Isaías lo ve llevado de un tribunal a otro (cap. 53:8; Juan. 18:24, 28).
El salmista profetiza de los testigos falsos llamados a declarar contra Él (Sal. 27:12; Mateo. 26:59).
Isaías lo ve azotado y escupido (cap. 50:6; Mt. 27:26-30).
El salmista ve la forma precisa de su muerte, que fue por crucifixión: “Horadaron mis manos y mis pies” (Salmos. 22:16).
También fue predicho que Él había de ser contado con los criminales y que Él intercedería por sus asesinos (Is. 53:12; Mc. 15:27; Lc. 23:34).
Tan clara se hace la visión del salmista, que éste le ve escarnecido por los que pasan (Salmos. 22:6-8; Mateo. 27:39-44).
Ve a los soldados repartiendo entre sí sus vestidos, y echando suertes sobre su ropa (Sal. 22:18; Jn. 19:23-24), y dándole a beber vinagre en su sed (Sal. 69:21; Jn. 19:28-29).

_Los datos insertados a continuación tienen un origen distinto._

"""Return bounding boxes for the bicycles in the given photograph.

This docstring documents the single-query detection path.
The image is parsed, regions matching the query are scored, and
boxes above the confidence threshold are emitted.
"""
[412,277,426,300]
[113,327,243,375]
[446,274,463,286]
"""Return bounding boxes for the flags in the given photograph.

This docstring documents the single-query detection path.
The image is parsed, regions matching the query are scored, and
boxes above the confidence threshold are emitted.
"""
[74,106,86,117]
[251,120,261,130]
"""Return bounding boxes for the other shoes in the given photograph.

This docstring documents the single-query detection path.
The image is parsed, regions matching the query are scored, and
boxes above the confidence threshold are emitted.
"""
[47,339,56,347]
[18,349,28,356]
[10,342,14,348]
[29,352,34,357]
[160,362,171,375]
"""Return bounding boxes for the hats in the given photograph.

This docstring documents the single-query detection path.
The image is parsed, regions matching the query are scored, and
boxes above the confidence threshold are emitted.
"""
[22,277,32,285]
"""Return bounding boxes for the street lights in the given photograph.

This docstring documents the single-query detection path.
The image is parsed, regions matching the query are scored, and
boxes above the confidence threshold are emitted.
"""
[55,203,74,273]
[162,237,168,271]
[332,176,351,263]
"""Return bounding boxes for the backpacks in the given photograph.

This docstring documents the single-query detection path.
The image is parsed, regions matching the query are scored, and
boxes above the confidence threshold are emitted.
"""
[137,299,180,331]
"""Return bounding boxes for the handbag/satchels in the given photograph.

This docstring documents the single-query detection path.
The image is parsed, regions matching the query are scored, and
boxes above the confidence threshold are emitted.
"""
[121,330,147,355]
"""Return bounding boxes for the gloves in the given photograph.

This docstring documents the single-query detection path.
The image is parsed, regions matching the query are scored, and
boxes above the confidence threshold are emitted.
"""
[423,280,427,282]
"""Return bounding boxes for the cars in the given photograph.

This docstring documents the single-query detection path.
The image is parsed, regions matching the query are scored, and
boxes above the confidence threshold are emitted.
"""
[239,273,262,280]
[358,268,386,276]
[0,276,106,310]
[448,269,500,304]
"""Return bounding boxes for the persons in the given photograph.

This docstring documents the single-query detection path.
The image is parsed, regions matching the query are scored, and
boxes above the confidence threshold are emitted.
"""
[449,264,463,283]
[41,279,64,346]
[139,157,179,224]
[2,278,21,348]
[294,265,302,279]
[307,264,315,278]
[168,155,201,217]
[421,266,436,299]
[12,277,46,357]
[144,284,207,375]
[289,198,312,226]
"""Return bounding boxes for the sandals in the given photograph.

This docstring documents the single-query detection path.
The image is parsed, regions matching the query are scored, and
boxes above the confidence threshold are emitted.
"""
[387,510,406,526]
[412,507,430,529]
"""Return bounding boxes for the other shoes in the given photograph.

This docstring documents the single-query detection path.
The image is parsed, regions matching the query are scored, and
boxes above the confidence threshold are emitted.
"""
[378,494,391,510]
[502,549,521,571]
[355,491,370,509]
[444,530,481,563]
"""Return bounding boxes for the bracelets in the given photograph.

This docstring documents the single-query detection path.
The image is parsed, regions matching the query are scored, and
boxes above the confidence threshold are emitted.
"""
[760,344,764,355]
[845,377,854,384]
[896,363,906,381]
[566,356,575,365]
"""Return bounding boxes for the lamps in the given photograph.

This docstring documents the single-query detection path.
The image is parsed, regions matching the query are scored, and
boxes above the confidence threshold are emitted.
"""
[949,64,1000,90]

Con oído hecho sensible, oye el clamor de Él en la hora de su angustia: “Dios mío, Dios mío, ¿por qué me has desamparado?” (Sal. 22:1; Mt. 27:46), y sus palabras de moribundo: “En tu mano encomiendo mi espíritu” (Sal. 31:5; Lc. 23:46).
Y, enseñado por el Espíritu Santo, el salmista escribe las palabras: “El escarnio ha quebrantado mi corazón” (Sal. 69:20).
Juan nos dice que, aunque los soldados quebraron las piernas de los ladrones a fin de acelerar su muerte, “mas cuando llegaron a Jesús, como le vieron ya muerto, no le quebraron las piernas. Pero uno de los soldados le abrió el costado con una lanza, y al instante salió sangre y agua… Porque estas cosas sucedieron para que se cumpliese la Escritura: No será quebrado hueso suyo. Y también otra Escritura dice: Mirarán al que traspasaron” (Jn. 19:32-37; Éx. 12:46; Sal. 34:20; Zac. 12:10), Isaías nos dice que, aunque “se dispuso con los impíos su sepultura”, (vale decir, que se propusieron sepultarlo en el lugar donde sepultaban a los malhechores), estaba dispuesto de otro modo, pues “con los ricos fue en su muerte”. Porque “vino un hombre rico de Arimatea, llamado José… y pidió el cuerpo de Jesús… y lo puso en su sepulcro nuevo” (Is. 53:9; Mt. 27:57-60).
Pero la visión de los profetas se extendió más allá de la cruz y la tumba, para abarcar la resurrección y ascensión y el triunfo final del Salvador. David canta: “No dejarás mi alma en el Seol, ni permitirás que tu santo vea corrupción. Me mostrarás la senda de la vida; en tu presencia hay plenitud de gozo; delicias en tu diestra para siempre” (Sal. 16:10-11). E Isaías, después de haber profetizado la humillación y muerte del Mesías, concluye la misma profecía con estas palabras notables: “Cuando haya puesto su vida en expiación por el pecado, verá linaje, vivirá por largos días, y la voluntad de Jehová será en su mano prosperada. Verá el fruto de la aflicción de su alma, y quedará satisfecho” (Is. 53:10-11).
Desde el pasado más remoto, los santos proyectaron su mirada hacia acontecimientos que yacen todavía delante de nosotros en el futuro. “También profetizó Enoc, séptimo desde Adán, diciendo: He aquí, vino el Señor con sus santas decenas de millares, para hacer juicio contra todos” (Judas 14:15). El patriarca Job dijo: “Yo sé que mi Redentor vive, y al fin se levantará sobre el polvo… al cual veré por mí mismo” (Job 19:25-27). Zacarías tuvo una visión del Monte de los Olivos y el Señor de pie allí, Rey sobre toda la tierra, y con Él todos los santos (Zac. 14:4-9).
Y como se han cumplido las profecías del pasado, así, ciertamente, se cumplirán también las profecías del futuro. “Pero todavía no vemos que todas las cosas le sean sujetas. Pero vemos… a Jesús, coronado de gloria y honra” (Heb. 2:8,0). Y Él dice: “Ciertamente, vengo en breve. Amén; sí, ven, Señor Jesús”.
A.M. Hodgkin. (Ligeramente adaptado).
A.M. Hodgkin. (Ligeramente adaptado).